Records supplied:
§

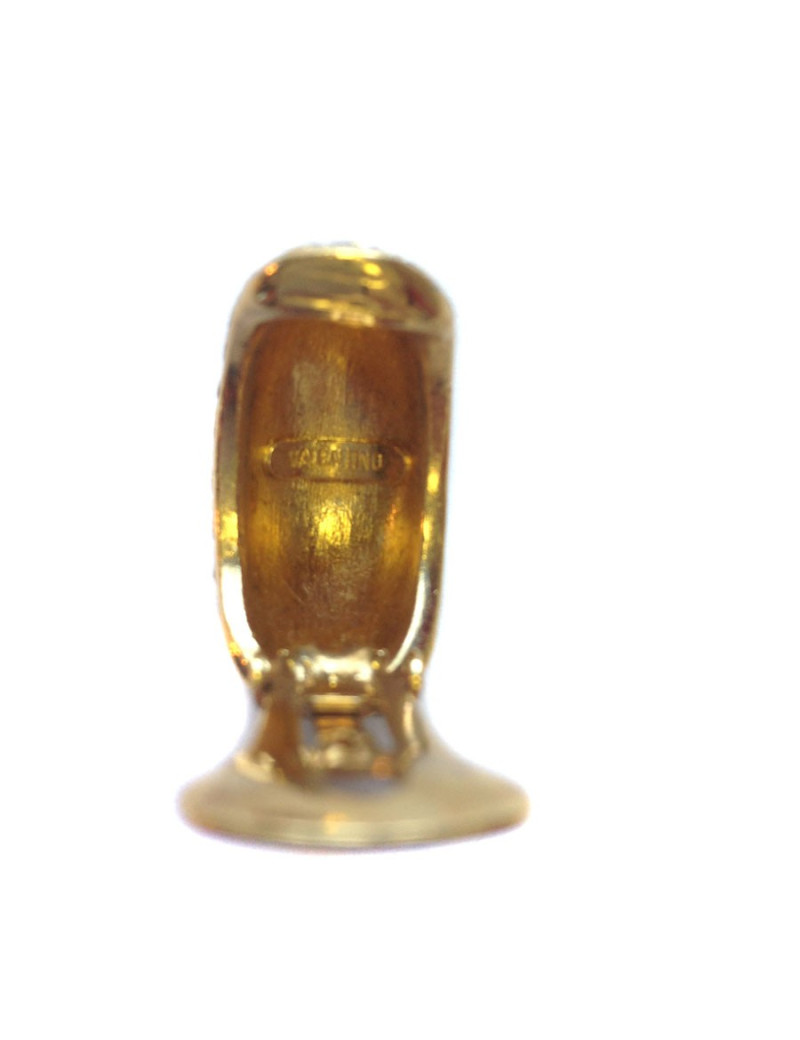 Clips VALENTINO strass 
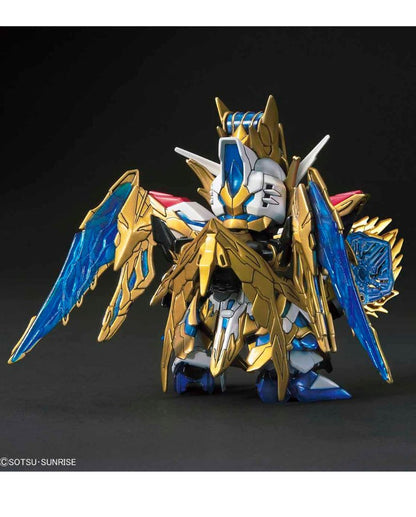 SD Three Kingdoms Legend Zhuge Liang Freedom Gundam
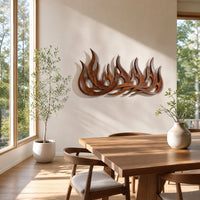 Scandinavian Organic Wall Decor For Coastal Interior Space, view 10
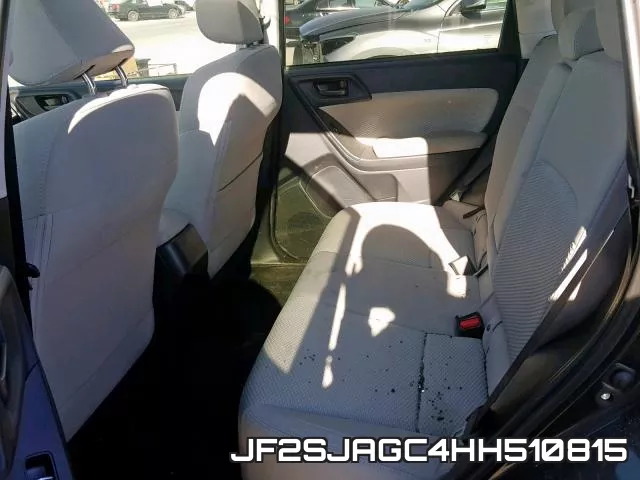 JF2SJAGC4HH510815 фото 7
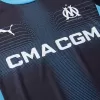 Camiseta Marseille 2025/26 Segunda Equipación Hombre - Versión Hincha - camisetasfutbol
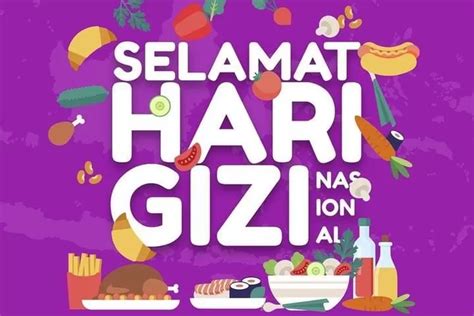 Berikut Sejarah Dan Link Twibbon Hari Gizi Nasional Perayaan Makanan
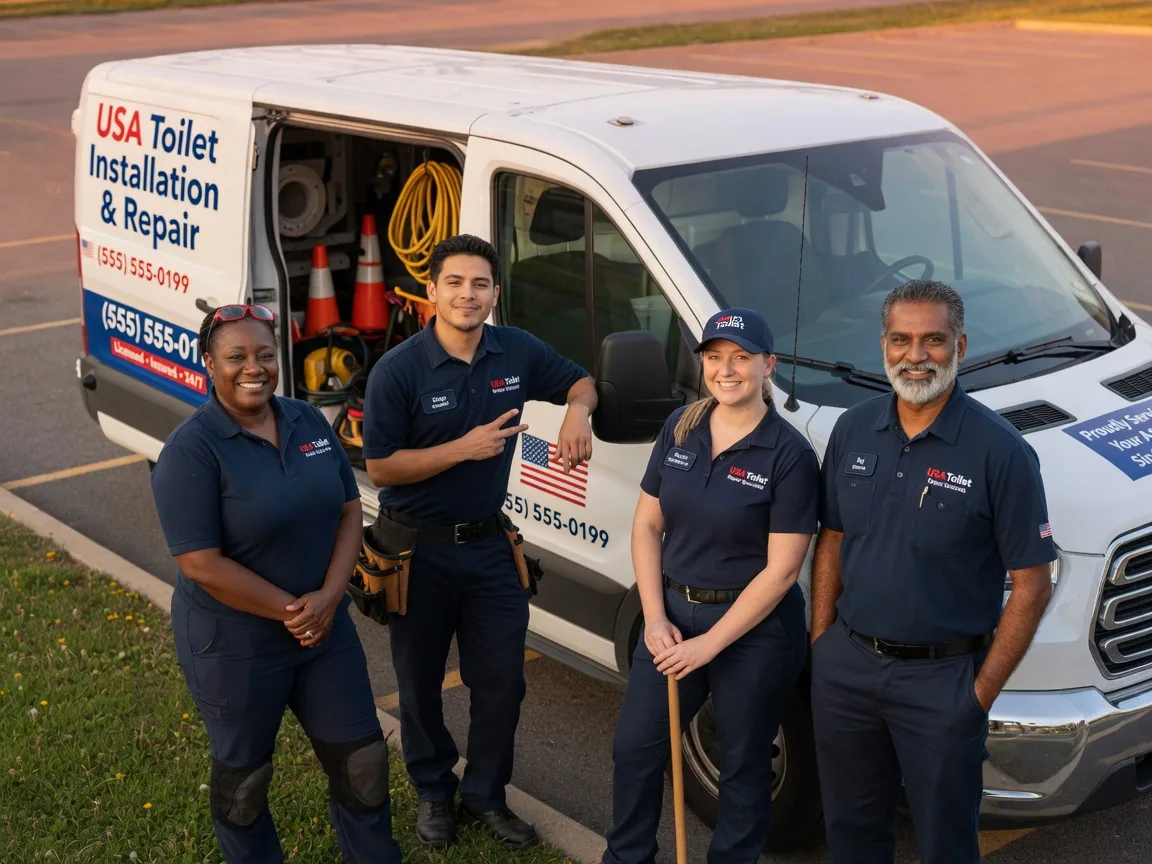 Toilet Installation company in Tuckerton, NJ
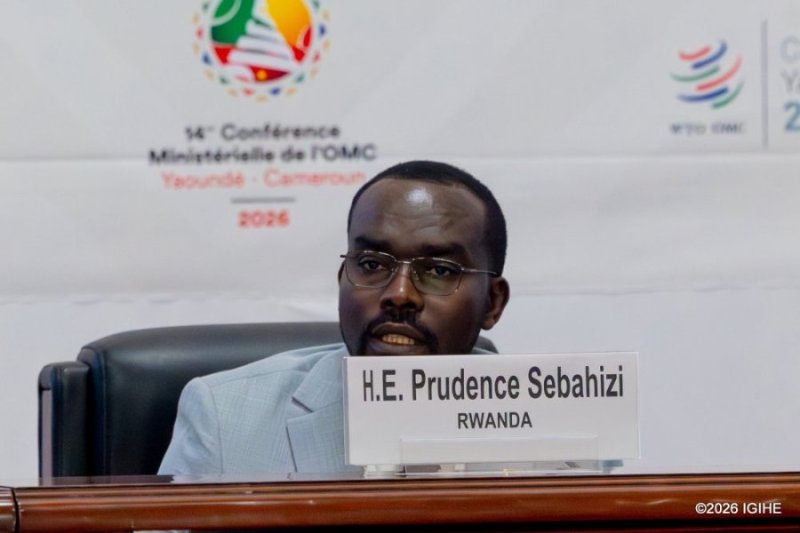 Minisitiri w'Ubucuruzi yavuze ingaruka z'imisoro ya Amerika ku bucuruzi bw'u Rwanda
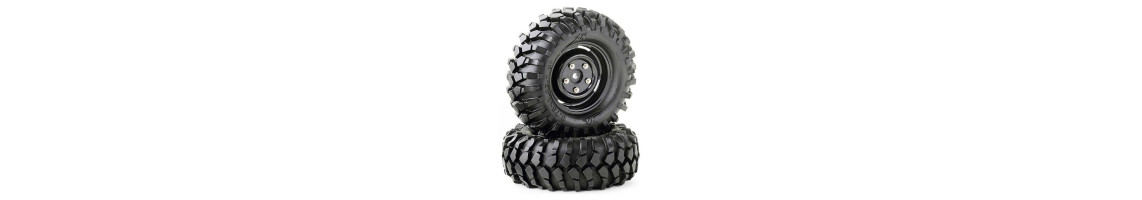 Gomme Crawler e Scaler RC: 1.9 e 2.2 Pollici | Casa del Modellismo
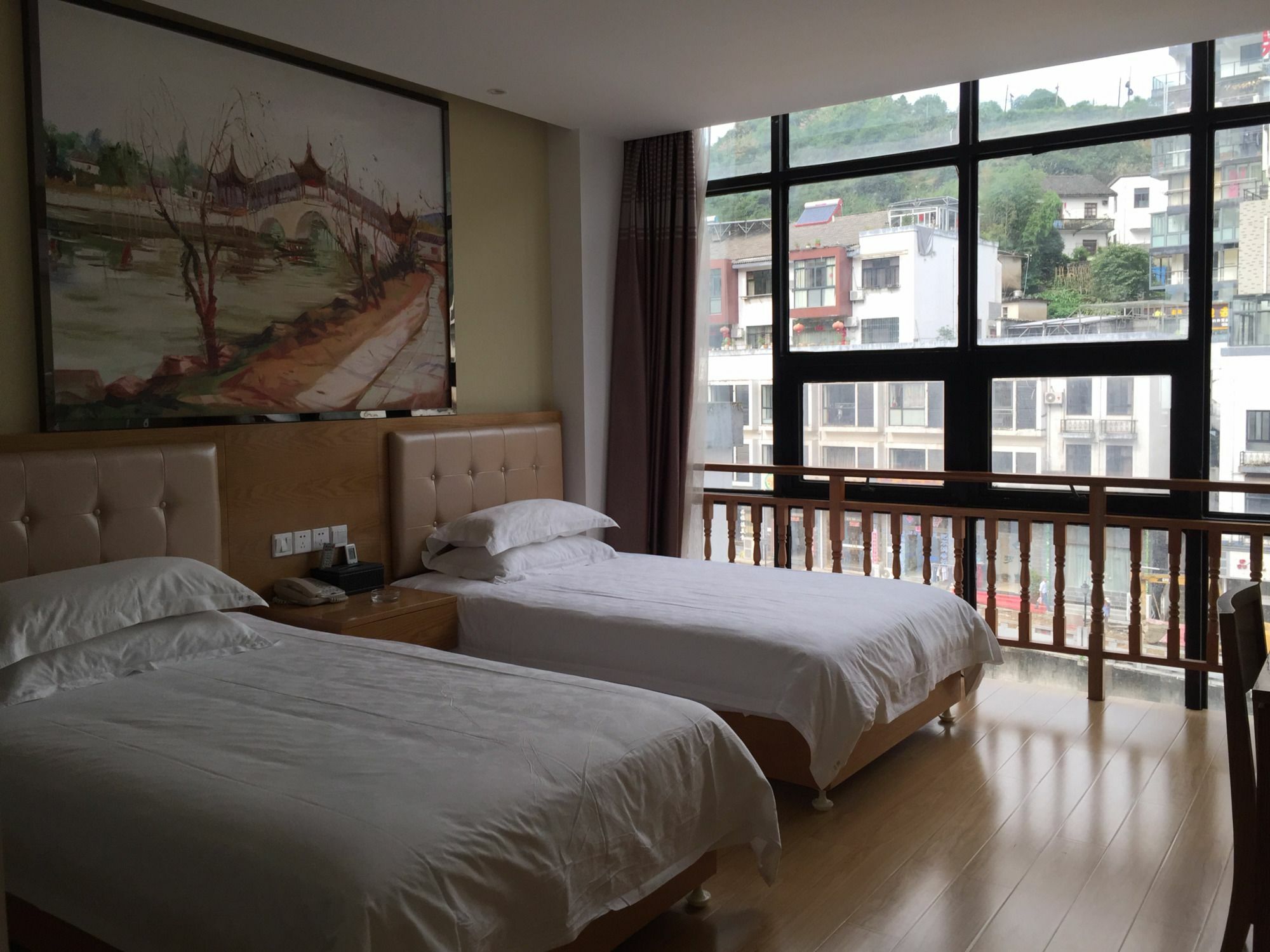 Huangshan Zuixiang Theme Hotel 外观 照片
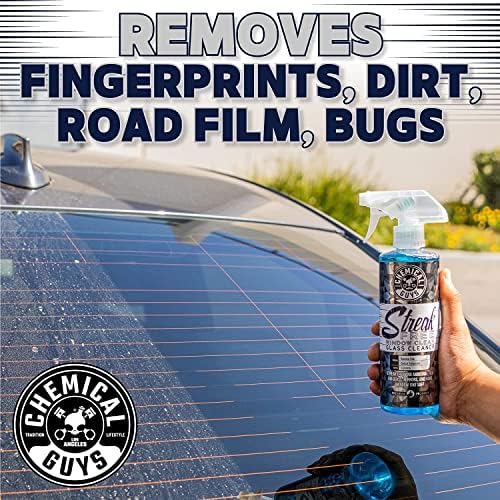 Chemical Guys, Exterior Wash & Shine Kit, Soap, Glass & Tire Dressing Set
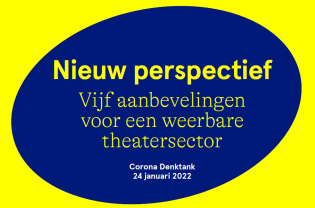 Vijf aanbevelingen voor een weerbare theatersector
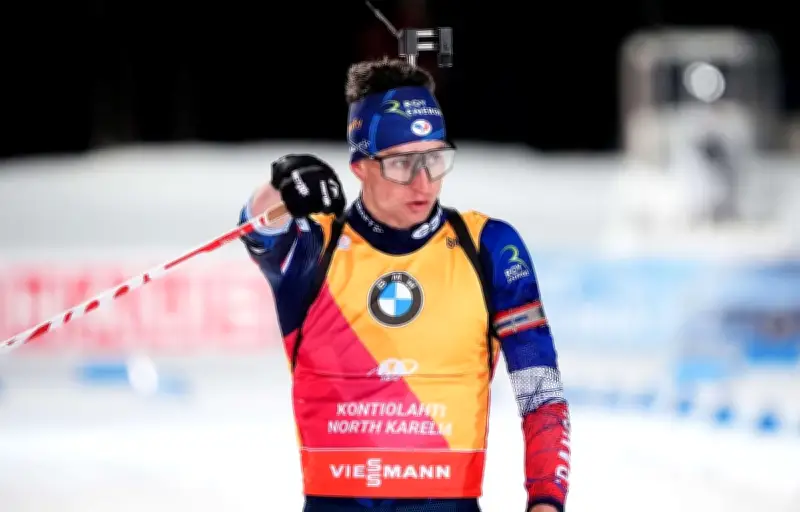Biathlon : Les Français en quête de succès en Finlande après la victoire de Julia Simon
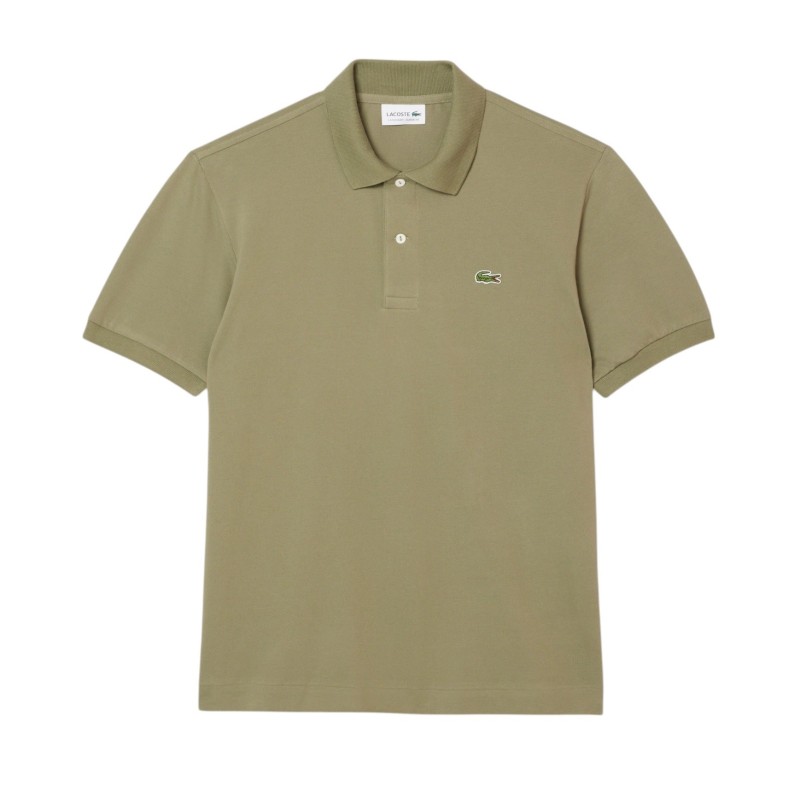 Lacoste - CLASSIC FIT L.12.12 LIGHT POLO SHIRT GREEN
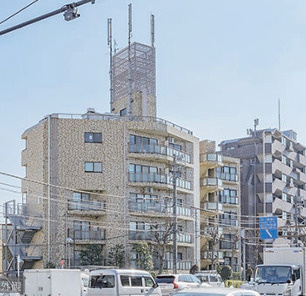 藤和高井戸コープの外観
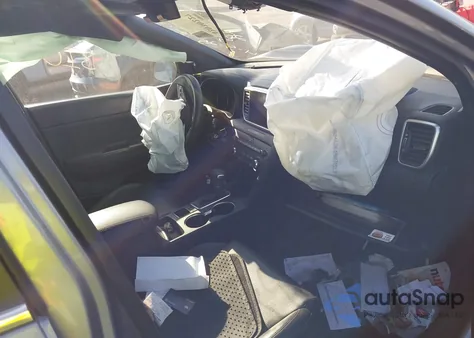 2020 Kia Sportage S из США, поврежденный, VIN KNDP6CAC3L7702865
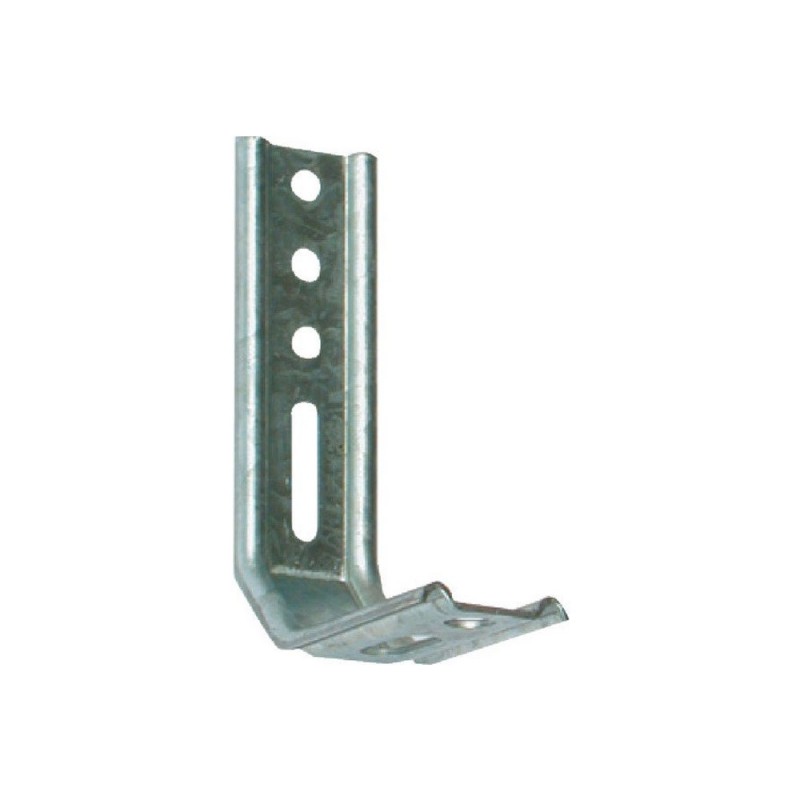 Equerre De Fixation Acier époxy H.55 X L.50 X P.30 Mm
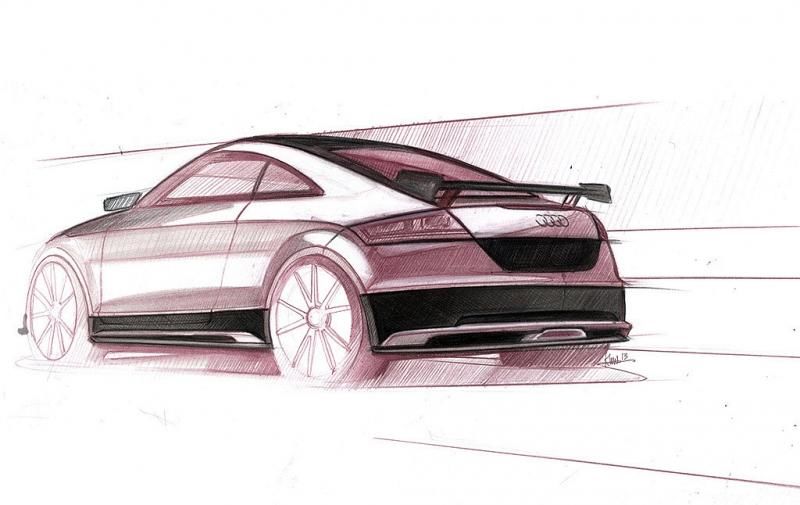 Audi TT Ultra Sport Quattro - conceptul care cântăreşte doar 1111 kilograme - Poza 10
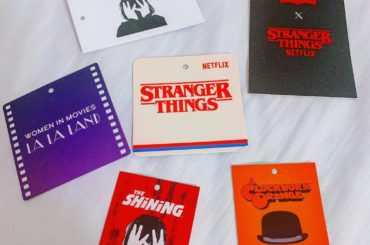 すきな作品のTシャツタグとっておきがち
.
#tshirt #Tシャツ #さきT #tag #shining #strangerthings #lalala...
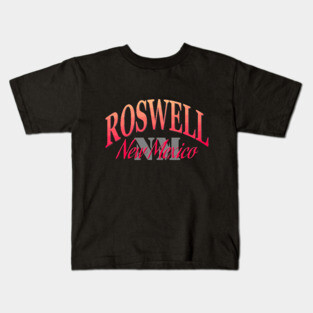 City Pride: Roswell, New Mexico Kids T-Shirt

§

Task details: Copy every line above word for word, leaving out the pictures.

Result for this exercise:
 Clips VALENTINO strass 
 SD Three Kingdoms Legend Zhuge Liang Freedom Gundam
 Scandinavian Organic Wall Decor For Coastal Interior Space, view 10
 JF2SJAGC4HH510815 фото 7
 Camiseta Marseille 2025/26 Segunda Equipación Hombre - Versión Hincha - camisetasfutbol
 Berikut Sejarah Dan Link Twibbon Hari Gizi Nasional Perayaan Makanan
 Toilet Installation company in Tuckerton, NJ
 Minisitiri w'Ubucuruzi yavuze ingaruka z'imisoro ya Amerika ku bucuruzi bw'u Rwanda
 Gomme Crawler e Scaler RC: 1.9 e 2.2 Pollici | Casa del Modellismo
 Huangshan Zuixiang Theme Hotel 外观 照片
 Chemical Guys, Exterior Wash & Shine Kit, Soap, Glass & Tire Dressing Set
 Vijf aanbevelingen voor een weerbare theatersector
Biathlon : Les Français en quête de succès en Finlande après la victoire de Julia Simon
 Lacoste - CLASSIC FIT L.12.12 LIGHT POLO SHIRT GREEN
 藤和高井戸コープの外観
 2020 Kia Sportage S из США, поврежденный, VIN KNDP6CAC3L7702865
 Equerre De Fixation Acier époxy H.55 X L.50 X P.30 Mm
 Audi TT Ultra Sport Quattro - conceptul care cântăreşte doar 1111 kilograme - Poza 10
 すきな作品のTシャツタグとっておきがち
.
#tshirt #Tシャツ #さきT #tag #shining #strangerthings #lalala...
 City Pride: Roswell, New Mexico Kids T-Shirt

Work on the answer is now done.